Wednesday, October 01, 2008

Not-Interesting apparently leads to Interesting

I lifted this from no-blog-rachel’s blog




You Are 92% Interesting



Believe it or not, you are a very fascinating person.

You're probably too busy being interesting to realize exactly how interesting you are.



You have a rich, full life. You are curious about the world, and you are very open to new experiences.

You have a lot to talk about, and people find you to be an amazing conversationalist.



And most importantly, you are truly interested in other people. How could anyone find that boring?

You truly listen and learn from others. You're not self absorbed or shallow.



Heh.

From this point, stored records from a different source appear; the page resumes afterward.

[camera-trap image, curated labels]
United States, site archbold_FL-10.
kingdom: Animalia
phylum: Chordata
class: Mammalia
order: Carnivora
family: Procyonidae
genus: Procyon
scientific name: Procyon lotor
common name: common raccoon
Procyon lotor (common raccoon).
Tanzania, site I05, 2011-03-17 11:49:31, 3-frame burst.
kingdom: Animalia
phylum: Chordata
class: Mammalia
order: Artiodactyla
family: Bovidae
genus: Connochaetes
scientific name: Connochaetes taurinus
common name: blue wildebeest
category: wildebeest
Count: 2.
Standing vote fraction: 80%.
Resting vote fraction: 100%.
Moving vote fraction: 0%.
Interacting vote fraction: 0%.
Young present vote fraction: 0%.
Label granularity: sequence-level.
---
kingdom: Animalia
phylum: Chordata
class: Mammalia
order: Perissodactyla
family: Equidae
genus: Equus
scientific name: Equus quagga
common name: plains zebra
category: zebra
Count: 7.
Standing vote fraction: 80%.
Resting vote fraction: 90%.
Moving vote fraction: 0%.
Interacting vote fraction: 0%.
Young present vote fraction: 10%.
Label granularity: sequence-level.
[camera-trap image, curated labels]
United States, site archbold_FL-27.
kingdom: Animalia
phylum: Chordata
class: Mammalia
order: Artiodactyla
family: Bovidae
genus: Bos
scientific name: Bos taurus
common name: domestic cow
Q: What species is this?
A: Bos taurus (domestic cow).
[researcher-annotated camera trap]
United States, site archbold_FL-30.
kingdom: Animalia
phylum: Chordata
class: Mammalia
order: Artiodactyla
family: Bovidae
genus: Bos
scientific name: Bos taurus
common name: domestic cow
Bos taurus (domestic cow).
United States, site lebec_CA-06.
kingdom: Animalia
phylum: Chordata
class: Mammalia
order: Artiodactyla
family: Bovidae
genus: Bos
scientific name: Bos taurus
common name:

What’s really funny is, it wasn’t always like that for me. Great Googly-Moogly, no. Fifteen years ago…well, now I’ve got to go take it again real quick…oh yeah…yeah…here we go…Tama, fifteen years ago:




You Are 36% Interesting



Truth be told, you're not the most interesting person in the world.

You don't put much effort into expanding your horizons. You're content to stay in your little comfort zone.



You tend to get stuck in a rut, and you often bore people who spend time with you.

You are predictable and somewhat narcissistic. You're too focused on yourself to see how boring you can be.



You have the potential to be an incredibly fascinating person. You just have to be a little more proactive.

Shake things up. Try something new. Take a risk. The worst that can happen is that you'll have an amazing story to tell!



Oooooooh, snap! But pretty true, too. It was right around that time, give or take a year or two, that I had one of Those Moments, when suddenly you realize that you are Just. Plain. WRONG, about a lot of things.

The greatest of these wrong notions was my impression regarding my own relative importance in the grand scheme of things.

You can imagine the system-shock brought on by realizing that the earth, sun, moon and stars did not, in fact, revolve around me and what I {thought, felt, wanted, did with my weekend}.

Once I realized my own lack of earth-shattering profundity, well, suddenly…other people and new notions got a lot more important.

Amazing how that works. You realize you don’t have the most fasssssscinating story on the planet, well, by golly…somebody must…

Maybe I should try listening to that old lady who sidles up to me at the supermarket and tries to engage me in conversation. Is that a can of cat treats I’m buying? Why yes, yes it is…do you like cats, ma’am…? {twenty minute aria about the cats she has known and loved and how, back in the Depression, her father gave her a whipping for feeding her precious kitten a piece of ham}

Maybe I should try getting my head out of my own, uh, space, and see what some other realities look like. Go see things, accept invitations to parties, take the risk that the other person is, in fact, a little crazy, or wrong-headed, or damaged goods, or otherwise, well, Not Like Me.

Really jump on into Life, and see what-all it’s got. I don’t have the answers, but they’ve got to be out there somewhere, right?

I’m not that interesting. I just putter around trying to keep up with the modern world I’ve found myself in. Eat, work, sleep, eat, work, sleep…that’s pretty much it.

But Life surely is interesting, and endlessly so…so full of color and sound and scent and emotion and heights and depths of the living experience…sometimes I can find myself positively floored by the shifting depths of a purple skein of yarn, or charmed to my core by a child’s laughter floating through the air, or flattened by unspeakable sorrow when I hear of tragedies beyond bearing…and borne up again by tales of victories against all odds.

Weird to think that realizing how wrong I was to think I was ever interesting might have led to actually becoming interesting (if free online quizzes are to be believed), in spite of the fact that I don't really care about being interesting anymore because, hello, lots of things are so much more interesting than I could ever hope to be...and I'm far more interested in hearing about them than running around wearing a sign that says, "Hello, my name is Interesting!"

Allllllrighty, then. Right. This has been another episode of Tama takes a very simple thing and somehow makes it more complex than quantum physics. Tune in next time, when I’ll decide that toilet paper is actually a metaphor for Spiritual Awakening…

(Sigh…sadly, I wouldn’t put it past me…)

1 comment:

Anonymous said...

I love this. I think you just gave a very good description of what "growing up" really means - realizing that the world doesn't revolve around you. Some folks never make it, and that's sad. They miss out on a lot.